- _GOAL_
Write every line of the material below as a JSON list of strings, one string per line, skipping blank lines. Leave the pictures out.

::: MATERIAL :::

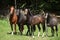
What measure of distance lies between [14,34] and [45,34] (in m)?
1.78

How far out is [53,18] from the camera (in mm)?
16031

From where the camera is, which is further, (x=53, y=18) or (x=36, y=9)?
(x=36, y=9)

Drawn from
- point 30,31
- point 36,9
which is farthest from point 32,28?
point 36,9

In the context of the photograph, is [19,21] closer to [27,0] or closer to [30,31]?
[30,31]

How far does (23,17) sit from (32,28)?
2.58 ft

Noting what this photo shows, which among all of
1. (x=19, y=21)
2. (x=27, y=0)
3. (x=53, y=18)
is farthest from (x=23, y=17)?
(x=27, y=0)

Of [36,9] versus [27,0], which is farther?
[27,0]

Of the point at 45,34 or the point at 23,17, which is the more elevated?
the point at 23,17

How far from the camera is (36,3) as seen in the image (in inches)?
1169

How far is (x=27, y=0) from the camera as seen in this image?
31.3 m

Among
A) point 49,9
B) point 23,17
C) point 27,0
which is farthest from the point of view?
point 27,0

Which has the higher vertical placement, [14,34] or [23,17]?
[23,17]

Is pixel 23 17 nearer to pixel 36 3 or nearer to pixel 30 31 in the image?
pixel 30 31

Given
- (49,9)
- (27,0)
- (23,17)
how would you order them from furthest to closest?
1. (27,0)
2. (49,9)
3. (23,17)
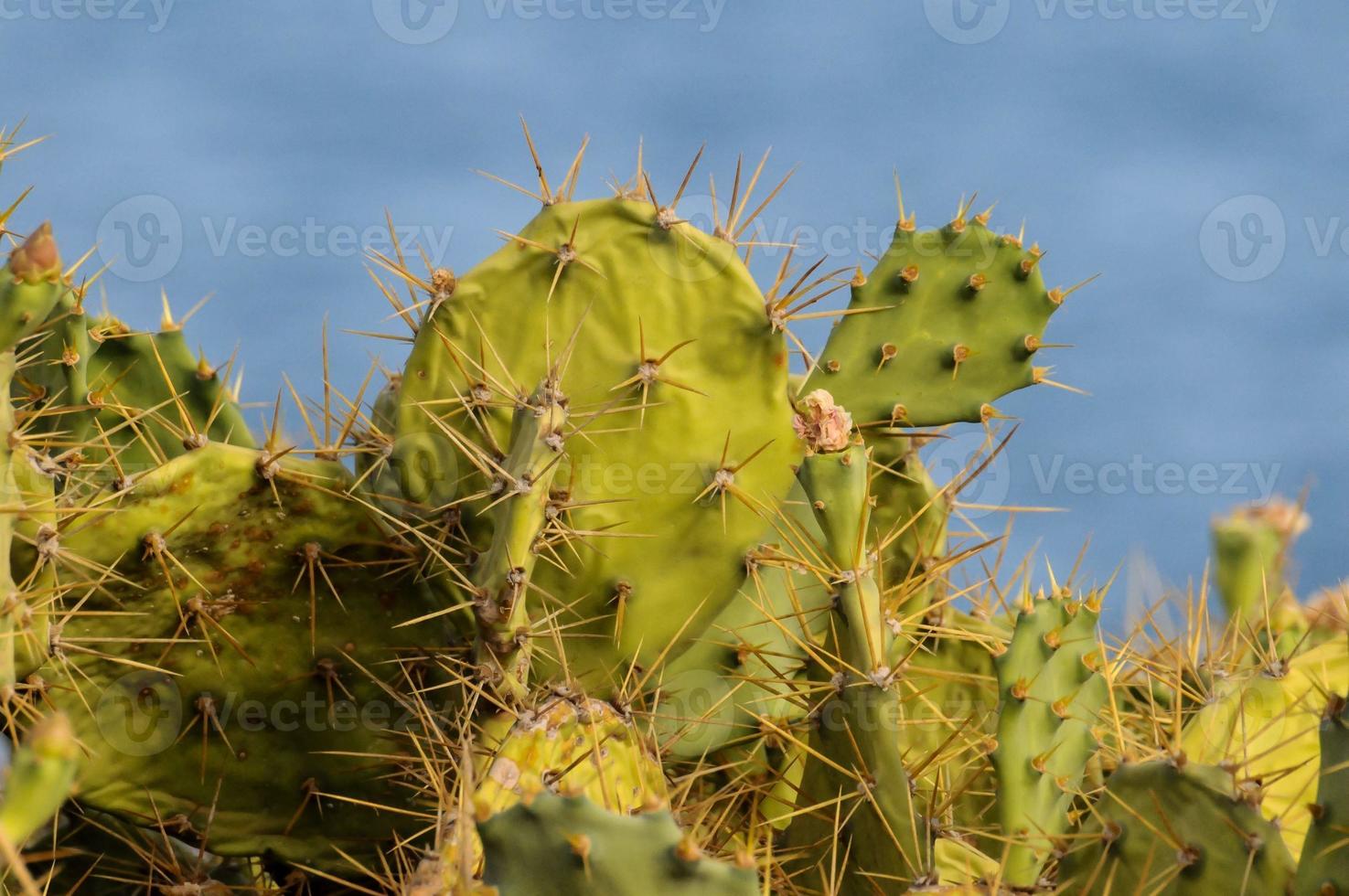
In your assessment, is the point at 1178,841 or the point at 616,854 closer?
the point at 616,854

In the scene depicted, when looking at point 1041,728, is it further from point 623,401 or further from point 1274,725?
point 623,401

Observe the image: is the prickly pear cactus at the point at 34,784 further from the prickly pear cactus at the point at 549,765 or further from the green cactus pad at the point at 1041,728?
the green cactus pad at the point at 1041,728

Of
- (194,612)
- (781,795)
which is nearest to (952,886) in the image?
(781,795)

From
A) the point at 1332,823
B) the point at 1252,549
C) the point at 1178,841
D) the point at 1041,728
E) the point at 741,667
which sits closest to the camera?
the point at 1332,823

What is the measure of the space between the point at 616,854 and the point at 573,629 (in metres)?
0.67

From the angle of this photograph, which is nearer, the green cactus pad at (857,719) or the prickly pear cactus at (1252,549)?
the green cactus pad at (857,719)

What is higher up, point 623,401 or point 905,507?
point 623,401

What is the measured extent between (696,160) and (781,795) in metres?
0.91

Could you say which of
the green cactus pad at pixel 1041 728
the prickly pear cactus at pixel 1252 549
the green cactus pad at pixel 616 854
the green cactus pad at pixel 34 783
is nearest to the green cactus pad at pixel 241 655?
the green cactus pad at pixel 616 854

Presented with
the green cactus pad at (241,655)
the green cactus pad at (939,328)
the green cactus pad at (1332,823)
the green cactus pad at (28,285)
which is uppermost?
the green cactus pad at (939,328)

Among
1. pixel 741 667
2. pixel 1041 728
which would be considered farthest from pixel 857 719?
pixel 741 667

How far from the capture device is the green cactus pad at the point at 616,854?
4.26 feet

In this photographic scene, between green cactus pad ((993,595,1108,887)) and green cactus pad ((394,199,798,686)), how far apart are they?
390 mm

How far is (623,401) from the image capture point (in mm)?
1924
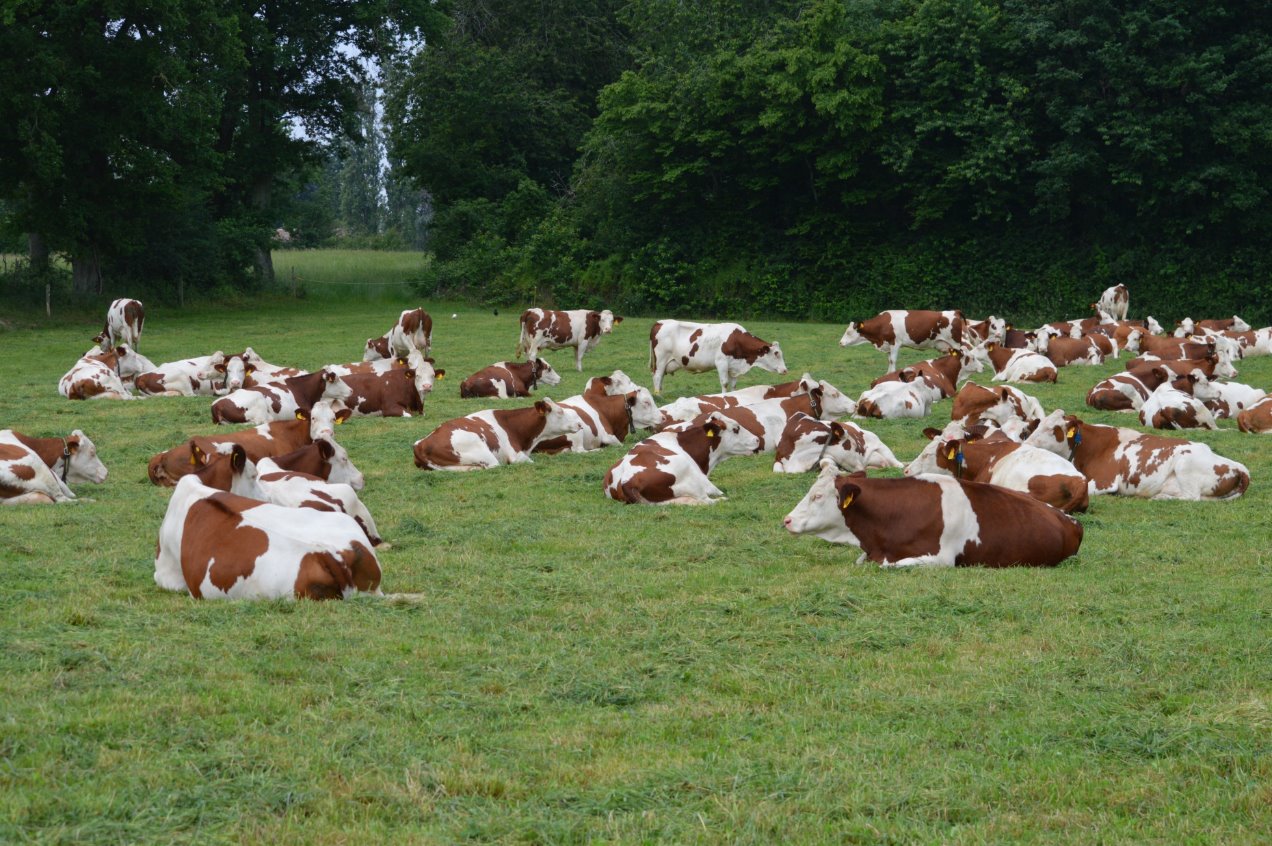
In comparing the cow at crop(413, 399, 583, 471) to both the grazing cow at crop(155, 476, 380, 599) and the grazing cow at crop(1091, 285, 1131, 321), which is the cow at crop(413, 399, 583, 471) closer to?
the grazing cow at crop(155, 476, 380, 599)

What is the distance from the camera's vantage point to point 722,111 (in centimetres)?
4184

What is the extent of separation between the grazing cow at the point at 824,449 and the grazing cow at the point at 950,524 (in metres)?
3.87

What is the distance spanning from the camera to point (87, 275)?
126 feet

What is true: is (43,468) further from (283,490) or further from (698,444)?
(698,444)

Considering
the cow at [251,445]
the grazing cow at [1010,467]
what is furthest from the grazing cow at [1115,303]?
the cow at [251,445]

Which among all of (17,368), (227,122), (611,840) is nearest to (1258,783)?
(611,840)

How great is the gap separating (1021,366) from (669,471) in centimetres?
1253

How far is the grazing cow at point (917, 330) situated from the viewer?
26172mm

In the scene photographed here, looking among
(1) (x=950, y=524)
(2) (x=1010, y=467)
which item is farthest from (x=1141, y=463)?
(1) (x=950, y=524)

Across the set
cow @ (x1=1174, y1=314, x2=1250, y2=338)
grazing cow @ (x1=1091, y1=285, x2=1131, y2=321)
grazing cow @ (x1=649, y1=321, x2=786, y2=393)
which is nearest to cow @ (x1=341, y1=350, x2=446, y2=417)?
grazing cow @ (x1=649, y1=321, x2=786, y2=393)

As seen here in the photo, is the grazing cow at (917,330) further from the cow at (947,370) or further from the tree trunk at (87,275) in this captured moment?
the tree trunk at (87,275)

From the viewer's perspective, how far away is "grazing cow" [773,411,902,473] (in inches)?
536

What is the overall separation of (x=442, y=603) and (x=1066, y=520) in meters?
4.44

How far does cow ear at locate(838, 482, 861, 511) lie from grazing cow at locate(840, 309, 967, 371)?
16.9 m
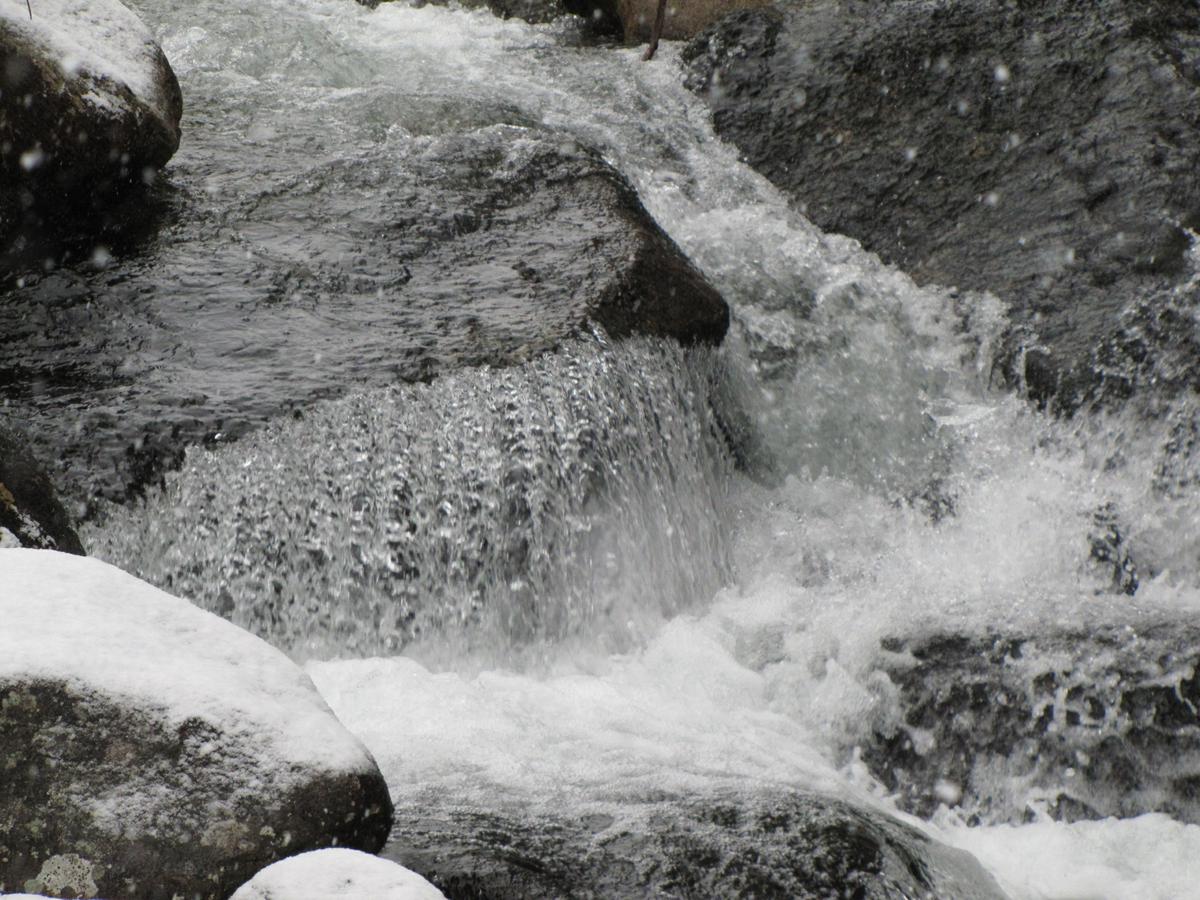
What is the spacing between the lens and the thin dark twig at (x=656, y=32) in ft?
26.0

:::

- _TASK SOLUTION_
[
  "What measure of distance lies between [14,34] and [45,34] (in m)?",
  "1.78",
  "How far out is [53,18] from the camera (in mm)?",
  "16031",
  "From where the camera is, which is further, (x=53, y=18) or (x=36, y=9)?",
  "(x=36, y=9)",
  "Drawn from",
  "- point 30,31",
  "- point 36,9",
  "which is farthest from point 32,28?",
  "point 36,9",
  "In the context of the photograph, is [19,21] closer to [27,0] or closer to [30,31]?",
  "[30,31]",
  "How far does (23,17) sit from (32,28)?",
  "2.58 ft",
  "Noting what this photo shows, which among all of",
  "1. (x=19, y=21)",
  "2. (x=27, y=0)",
  "3. (x=53, y=18)",
  "is farthest from (x=23, y=17)?",
  "(x=27, y=0)",
  "Of [36,9] versus [27,0], which is farther?",
  "[27,0]",
  "Of the point at 45,34 or the point at 23,17, which is the more elevated?",
  "the point at 23,17",
  "How far from the camera is (36,3) as seen in the image (in inches)?",
  "1169",
  "How far is (x=27, y=0) from the camera as seen in this image?",
  "31.3 m",
  "Among",
  "A) point 49,9",
  "B) point 23,17",
  "C) point 27,0",
  "which is farthest from the point of view?",
  "point 27,0",
  "Which has the higher vertical placement, [14,34] or [23,17]?",
  "[23,17]",
  "Is pixel 23 17 nearer to pixel 36 3 or nearer to pixel 30 31 in the image?",
  "pixel 30 31",
  "Given",
  "- (49,9)",
  "- (27,0)",
  "- (23,17)",
  "how would you order them from furthest to closest?",
  "1. (27,0)",
  "2. (49,9)",
  "3. (23,17)",
  "In your assessment, is the point at 1178,841 or the point at 616,854 closer?",
  "the point at 616,854",
  "In the scene depicted, when looking at point 1041,728, is it further from point 623,401 or further from point 1274,725?",
  "point 623,401",
  "Observe the image: is the prickly pear cactus at the point at 34,784 further from the prickly pear cactus at the point at 549,765 or further from the green cactus pad at the point at 1041,728?",
  "the green cactus pad at the point at 1041,728",
  "Of",
  "- (194,612)",
  "- (781,795)",
  "which is nearest to (952,886) in the image?",
  "(781,795)",
  "From",
  "A) the point at 1332,823",
  "B) the point at 1252,549",
  "C) the point at 1178,841",
  "D) the point at 1041,728",
  "E) the point at 741,667",
  "which sits closest to the camera?",
  "the point at 1332,823",
  "What is the measure of the space between the point at 616,854 and the point at 573,629 (in metres)?",
  "0.67",
  "From the angle of this photograph, which is nearer, the green cactus pad at (857,719) or the prickly pear cactus at (1252,549)?",
  "the green cactus pad at (857,719)",
  "What is higher up, point 623,401 or point 905,507?",
  "point 623,401",
  "What is the measured extent between (696,160) and (781,795) in metres?",
  "0.91",
  "Could you say which of",
  "the green cactus pad at pixel 1041 728",
  "the prickly pear cactus at pixel 1252 549",
  "the green cactus pad at pixel 616 854",
  "the green cactus pad at pixel 34 783",
  "is nearest to the green cactus pad at pixel 241 655?",
  "the green cactus pad at pixel 616 854",
  "Presented with",
  "the green cactus pad at (241,655)",
  "the green cactus pad at (939,328)",
  "the green cactus pad at (1332,823)",
  "the green cactus pad at (28,285)",
  "which is uppermost?",
  "the green cactus pad at (939,328)",
  "Among",
  "1. pixel 741 667",
  "2. pixel 1041 728",
  "which would be considered farthest from pixel 857 719?",
  "pixel 741 667",
  "How far from the capture device is the green cactus pad at the point at 616,854?",
  "4.26 feet",
  "In this photographic scene, between green cactus pad ((993,595,1108,887)) and green cactus pad ((394,199,798,686)), how far apart are they?",
  "390 mm",
  "How far is (623,401) from the image capture point (in mm)?",
  "1924",
  "In comparing the cow at crop(413, 399, 583, 471) to both the grazing cow at crop(155, 476, 380, 599) and the grazing cow at crop(1091, 285, 1131, 321), which is the cow at crop(413, 399, 583, 471) closer to?",
  "the grazing cow at crop(155, 476, 380, 599)",
  "What is the distance from the camera's vantage point to point 722,111 (in centimetres)?",
  "4184",
  "What is the extent of separation between the grazing cow at the point at 824,449 and the grazing cow at the point at 950,524 (in metres)?",
  "3.87",
  "What is the distance spanning from the camera to point (87, 275)?",
  "126 feet",
  "What is true: is (43,468) further from (283,490) or further from (698,444)?",
  "(698,444)",
  "Considering",
  "the cow at [251,445]",
  "the grazing cow at [1010,467]",
  "what is furthest from the grazing cow at [1115,303]?",
  "the cow at [251,445]",
  "Which among all of (17,368), (227,122), (611,840) is nearest to (1258,783)?",
  "(611,840)",
  "How great is the gap separating (1021,366) from (669,471) in centimetres?",
  "1253",
  "How far is the grazing cow at point (917, 330) situated from the viewer?",
  "26172mm",
  "In the scene photographed here, looking among",
  "(1) (x=950, y=524)",
  "(2) (x=1010, y=467)",
  "which item is farthest from (x=1141, y=463)?",
  "(1) (x=950, y=524)",
  "Across the set",
  "cow @ (x1=1174, y1=314, x2=1250, y2=338)",
  "grazing cow @ (x1=1091, y1=285, x2=1131, y2=321)",
  "grazing cow @ (x1=649, y1=321, x2=786, y2=393)",
  "which is nearest to cow @ (x1=341, y1=350, x2=446, y2=417)?",
  "grazing cow @ (x1=649, y1=321, x2=786, y2=393)",
  "As seen here in the photo, is the grazing cow at (917,330) further from the cow at (947,370) or further from the tree trunk at (87,275) in this captured moment?",
  "the tree trunk at (87,275)",
  "From the viewer's perspective, how far away is \"grazing cow\" [773,411,902,473] (in inches)?",
  "536",
  "What is the overall separation of (x=442, y=603) and (x=1066, y=520) in meters?",
  "4.44",
  "How far does cow ear at locate(838, 482, 861, 511) lie from grazing cow at locate(840, 309, 967, 371)?",
  "16.9 m",
  "What is the spacing between the lens and the thin dark twig at (x=656, y=32) in ft?",
  "26.0"
]